Il s’agit d’une multinationale française peu connue du grand public et basée à Bons-en-Chablais en Haute-Savoie, au pied des montagnes. Fondée en 1976, Nicomatic est spécialisée dans la fabrication de composants électroniques.

Vendus dans le monde entier, ceux-ci sont destinés à l’électroménager, à l’industrie et à l’aéronautique mais surtout au secteur de la défense et de l’armement. L’entreprise emploie près de 1 000 personnes dans le monde et réalise un chiffre d’affaires d’environ 100 millions d’euros par an.

Selon des informations confidentielles consultées par RTL, certaines pièces appartenant à Nicomatic ont été retrouvées sur du matériel militaire russe, déployé et détruit en Ukraine. C’est aussi la découverte qu’a faite le groupe Yermak-McFaul, composé d’experts américains et ukrainiens chargés d’évaluer les sanctions contre la Russie.
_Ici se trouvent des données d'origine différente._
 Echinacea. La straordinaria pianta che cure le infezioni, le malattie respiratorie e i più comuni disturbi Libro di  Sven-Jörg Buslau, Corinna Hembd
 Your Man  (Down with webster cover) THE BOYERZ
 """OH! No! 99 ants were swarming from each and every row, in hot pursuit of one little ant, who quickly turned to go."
Nous avons analysé près de 3 000 composants (…) et trouvé à l’intérieur des connecteurs appartenant à Nicomatic.

« Nous avons analysé près de 3 000 composants trouvés sur des armes russes, des missiles, des drones, des véhicules blindés, des transports de troupes, des chars, des hélicoptères. Et nous avons trouvé à l’intérieur des connecteurs appartenant à Nicomatic», assure Olena Bilousova, l’une des expertes ayant travaillé sur ce sujet, interrogée par RTL.
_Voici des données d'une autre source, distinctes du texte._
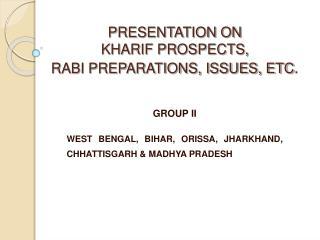 PRESENTATION ON  KHARIF PROSPECTS,  RABI PREPARATIONS, ISSUES, ETC.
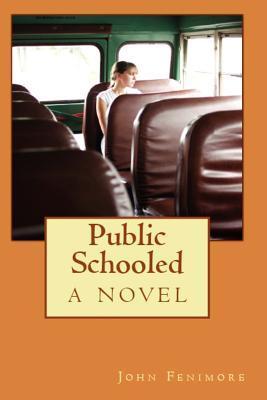 Public Schooled, a Novel John Fenimore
Ainsi, des connecteurs appartenant à l’entreprise française ont notamment été découverts dans le Korsar, un avion sans pilote développé pour l’armée russe. Il est utilisé pour des missions de reconnaissance et de frappe.

Les connecteurs qui équipent le Korsar, un drone russe sans pilote, appartiennent à la société française Nicomatic

Crédit :

Multiplication des intermédiaires pour brouiller les pistes

Selon le groupe Yermak-McFaul, le montant des exportations vers la Russie de composants critiques fabriqués par Nicomatic a doublé depuis le début de la guerre en Ukraine en février 2022, passant de 2,2 à 4,8 millions d’euros. Malgré les sanctions, Nicomatic a donc continué à vendre ses produits.
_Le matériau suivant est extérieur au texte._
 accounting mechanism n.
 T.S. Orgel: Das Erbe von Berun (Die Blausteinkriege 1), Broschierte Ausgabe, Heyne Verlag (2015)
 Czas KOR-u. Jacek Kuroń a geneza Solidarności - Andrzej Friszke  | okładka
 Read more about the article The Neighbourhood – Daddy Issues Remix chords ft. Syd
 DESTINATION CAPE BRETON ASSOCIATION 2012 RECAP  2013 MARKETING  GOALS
« Cette entreprise ne commerce pas directement avec la Russie mais indirectement, c’est-à-dire que certaines de ses filiales et distributeurs le font, principalement en Chine et à Hong Kong. Ils achètent ces produits pour ensuite les revendre en Russie », ajoute la chercheuse Olena Bilousova.

Selon des documents consultés par RTL, ces composants transitaient par la filiale chinoise de Nicomatic et au moins 9 intermédiaires ou distributeurs différents. Leurs noms ne permettent pas de connaître le destinataire final : Jiuyun Technology, Hytera Communications ou Shenzhen Oneworld International.

Nicomatic ne commerce pas directement avec la Russie mais indirectement, c’est-à-dire que certaines de ses filiales et distributeurs à l’étranger le font.


Olena Bilousova, experte du groupe Yermak-McFaul

Ainsi, grâce à ce système, cinq sociétés basées en Russie sont soupçonnées d’avoir acheté du matériel à Nicomatic, au moins jusqu’à fin 2023. Certaines sont proches du secteur de la défense ou travaillent directement avec l’armée russe. L’une d’elles, baptisée IQ Components, fournit des composants électroniques à plusieurs sociétés qui travaillent avec Radar mms, le fabricant du Kalibr, l’un des missiles russes les plus meurtriers en Ukraine.

La multiplication des intermédiaires est une stratégie de contournement classique pour éviter d’apparaître comme fournisseur officiel d’équipements de l’armée russe et pour obtenir plus facilement les autorisations d’exportation françaises. En France, c’est la commission interministérielle (CIEEMG), placée sous l’autorité du Premier ministre, qui délivre les licences d’exportation.

Nicomatic se défend

Contactée par RTL, la direction de Nicomatic a répondu à ces allégations. Elle affirme qu’elle était au courant de ces problèmes depuis février 2022 et qu’elle avait mené une enquête interne. Elle ajoute également qu’elle a arrêté toutes les expéditions directes vers la Russie et la Biélorussie dès les premiers jours de l’invasion russe.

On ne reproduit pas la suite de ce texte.